Kevin Spacey y Jeremy Irons protagonizan un «thriller» tóxico sobre el reventón financiero

E. RODRÍGUEZ MARCHANTE

Si alguien entiende el concepto margin call (llamada al margen) es que probablemente habrá perdido unos cuantos millones de dólares cuando la flor y nata financiera de Nueva York miraba golosamente las ventanas de sus altísimos edificios y contemplaba la posibilidad de salir alegremente por ellas. «Margin call» es como se titula la película de JC Chandor, la primera en salir a competir en el Festival, y se lo explica todo al espectador como se lo diría a un golden retriever (frase de Jeremy Irons, el gran jefe de una compañía que podría ser Lehman Brothers, al empleado que descubre el botón que hará saltar todo por los aires)… Y eso cuenta la película, un thriller, puro género de terror, las horas previas al catacrak de una compañía cuajadita de activos tóxicos. Irons y Kevin Spacey tienen dos o tres escenas de pornografía financiera en los áticos de esas naves que dominan el mundo que le dan a uno ganas de vaciar la cuenta corriente y comprarse un cerdito con ranura.

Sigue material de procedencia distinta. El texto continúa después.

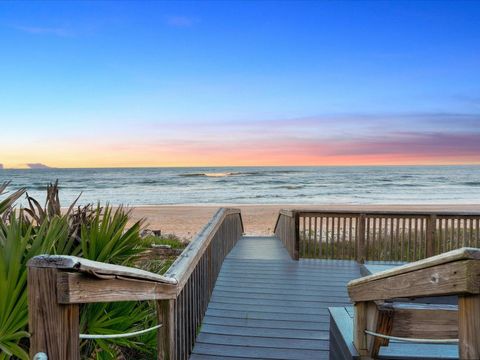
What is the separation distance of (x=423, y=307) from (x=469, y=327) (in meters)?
1.05

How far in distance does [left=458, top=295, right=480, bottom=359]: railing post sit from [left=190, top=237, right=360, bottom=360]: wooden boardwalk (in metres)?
3.20

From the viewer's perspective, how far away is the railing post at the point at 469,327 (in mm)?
1061

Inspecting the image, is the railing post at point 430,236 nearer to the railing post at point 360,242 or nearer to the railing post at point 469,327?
the railing post at point 360,242

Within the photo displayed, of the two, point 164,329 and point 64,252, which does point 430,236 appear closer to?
point 164,329

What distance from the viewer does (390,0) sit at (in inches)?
585

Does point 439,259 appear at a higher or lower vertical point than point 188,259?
higher

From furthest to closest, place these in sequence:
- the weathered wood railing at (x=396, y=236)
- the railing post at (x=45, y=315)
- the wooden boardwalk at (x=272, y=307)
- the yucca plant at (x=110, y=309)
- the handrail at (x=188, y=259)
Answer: the weathered wood railing at (x=396, y=236) → the wooden boardwalk at (x=272, y=307) → the handrail at (x=188, y=259) → the yucca plant at (x=110, y=309) → the railing post at (x=45, y=315)

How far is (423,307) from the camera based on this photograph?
204 cm

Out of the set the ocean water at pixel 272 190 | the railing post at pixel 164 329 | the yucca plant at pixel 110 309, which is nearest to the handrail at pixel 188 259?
the railing post at pixel 164 329

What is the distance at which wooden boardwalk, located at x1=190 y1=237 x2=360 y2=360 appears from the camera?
417cm

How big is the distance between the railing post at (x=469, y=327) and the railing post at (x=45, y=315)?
122 centimetres

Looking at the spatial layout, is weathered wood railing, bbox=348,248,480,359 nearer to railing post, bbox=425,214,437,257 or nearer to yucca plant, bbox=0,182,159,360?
yucca plant, bbox=0,182,159,360

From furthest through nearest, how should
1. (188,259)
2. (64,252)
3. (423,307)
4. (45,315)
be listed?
(188,259), (64,252), (423,307), (45,315)

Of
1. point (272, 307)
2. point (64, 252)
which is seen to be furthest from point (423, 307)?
point (272, 307)
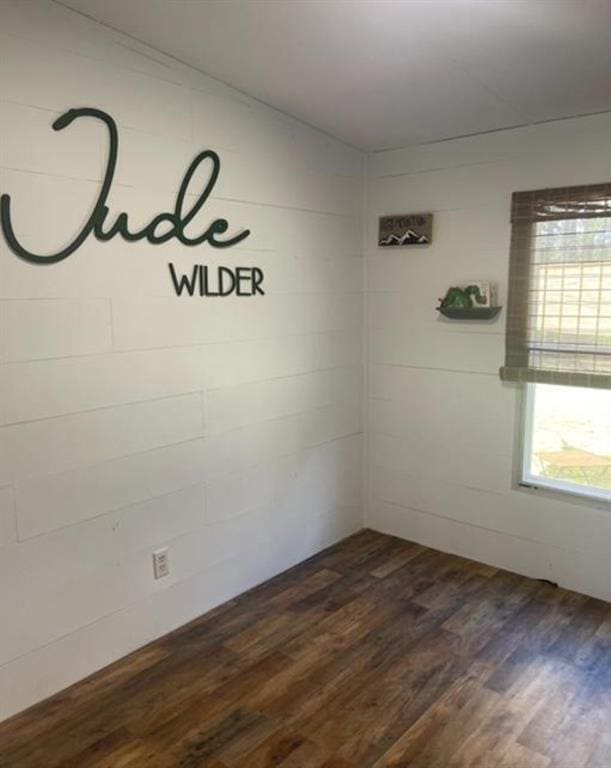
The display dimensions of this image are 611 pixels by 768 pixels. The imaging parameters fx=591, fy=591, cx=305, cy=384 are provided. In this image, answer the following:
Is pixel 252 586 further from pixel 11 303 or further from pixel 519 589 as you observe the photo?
pixel 11 303

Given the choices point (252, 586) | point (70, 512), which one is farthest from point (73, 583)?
point (252, 586)

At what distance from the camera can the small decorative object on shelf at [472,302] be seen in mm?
2967

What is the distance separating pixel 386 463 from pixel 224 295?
1522mm

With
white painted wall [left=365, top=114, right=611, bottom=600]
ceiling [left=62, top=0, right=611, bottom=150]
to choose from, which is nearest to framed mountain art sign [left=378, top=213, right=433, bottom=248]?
white painted wall [left=365, top=114, right=611, bottom=600]

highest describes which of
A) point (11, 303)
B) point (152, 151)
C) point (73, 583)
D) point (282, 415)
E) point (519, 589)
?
point (152, 151)

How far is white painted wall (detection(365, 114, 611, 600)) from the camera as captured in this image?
2822 millimetres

El debutante Chandor presenta un Nueva York nocturno y siniestro, como Gotham, que vemos a través de las cristaleras, y presenta una empresa terrible por la que cada día pasa una guadaña llevándose las cabezas de sus empleados (generalmente, las que sobresalen), y unos directivos fracasados, amargados, solos, moribundos e impecables y a punto de renacer de nuevo como Nosferatu… La primera, larguísima y terrible escena de la película en la que se recrea el gélido despido de algunos empleados, cómo se les pasa la mano por el lomo, cómo uno de seguridad los acompaña a que recojan su larga vida laboral en una caja de cartón, cómo suena la puerta al cerrarse…, en fin, puro documental…, tal vez por eso no tiene esta película distribución en España, porque es un documental que tenemos muy visto.

Aunque no tanto como la película que siguió, «El premio», dirigida por la guionista mexicana Paula Markovitch («El lago Tahoe», por ejemplo), situada en la Argentina militar de 1976 y en la mirada de una niña. La primera hora de película no será más allá de una línea de guión: madre e hija escondidas en la playa, la niña va y viene del colegio… Una cámara extasiada en lo superfluo necesitará otra hora más para contar una anecdotilla, aunque sea autobiográfica. Es un gran ejemplo de ese cine plomizo, que se cree profundo y que es plano como el pie de un pingüino… Como veremos mucho así, habrá más ocasiones de disfrutar, al menos, escribiendo de él.